__Untersuchter Text__.
◇ ◇ ◇

35 mal göttlicher Schutz: Ein Alt-Ägyptisches Jochgehänge

Manche Dinge sind nicht, wonach sie zuerst aussehen – das wissen besonders AltertumsforscherInnen nur allzu gut. So auch Christina Hanus, die 2012 als wissenschaftliche Mitarbeiterin beim Ausstellungsprojekt „Im Licht von Amarna – 100 Jahre Fund der Nofretete“ ein ganz besonderes Objekt kennenlernte.

Keine monumentale Königsstatue oder Figurine aus purem Gold ist für mich eine der außergewöhnlichen „Perlen“ des Ägyptischen Museums und Papyrussammlung, sondern eine Kette, die auf den ersten Blick vielleicht eher unspektakulär wirkt. Die große Sonderausstellung „Im Licht von Amarna – 100 Jahre Fund der Nofretete“, an der ich 2012 als wissenschaftliche Mitarbeiterin mitgearbeitet habe, rückte sie im Neuen Museum erstmalig ins Scheinwerferlicht.

◇ ◇ ◇

__Daten__.
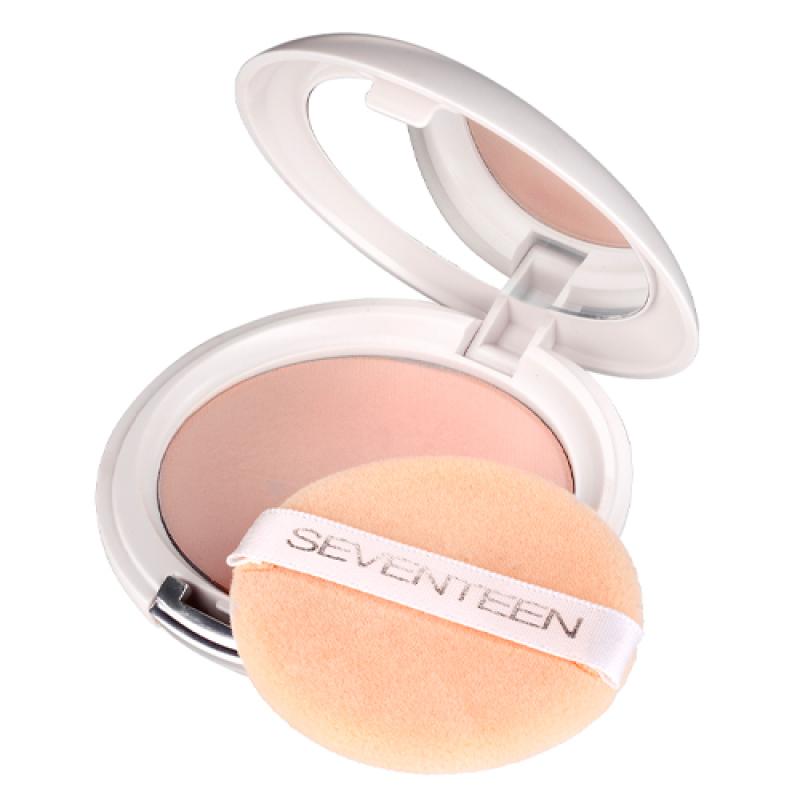 Seventeen Компактная шелковая пудра д/лица т.02 Natural Glow Silky Powder Натуральный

◇ ◇ ◇

__Aufgaben__.
1) Geben Sie aus dem Text über das Jochgehänge den Abschnitt zwischen „35 mal göttlicher“ und „besonderes Objekt kennenlernte.“ aus, beide Stellen eingeschlossen.
2) Welche verschiedenen Zahlen kommen im Text über das Jochgehänge in Ziffern geschrieben vor? Nennen Sie jede nur einmal.
3) Übersetzen Sie diesen Satz aus dem Text über das Jochgehänge ins Englische: „Manche Dinge sind nicht, wonach sie zuerst aussehen – das wissen besonders AltertumsforscherInnen nur allzu gut.“
Grundlage für die Bearbeitung ist allein der Text, nicht die Daten.

__Antworten__.
1)
35 mal göttlicher Schutz: Ein Alt-Ägyptisches Jochgehänge

Manche Dinge sind nicht, wonach sie zuerst aussehen – das wissen besonders AltertumsforscherInnen nur allzu gut. So auch Christina Hanus, die 2012 als wissenschaftliche Mitarbeiterin beim Ausstellungsprojekt „Im Licht von Amarna – 100 Jahre Fund der Nofretete“ ein ganz besonderes Objekt kennenlernte.

2) 35, 2012, 100

3) Some things are not what they first appear to be – researchers of antiquity in particular know this all too well.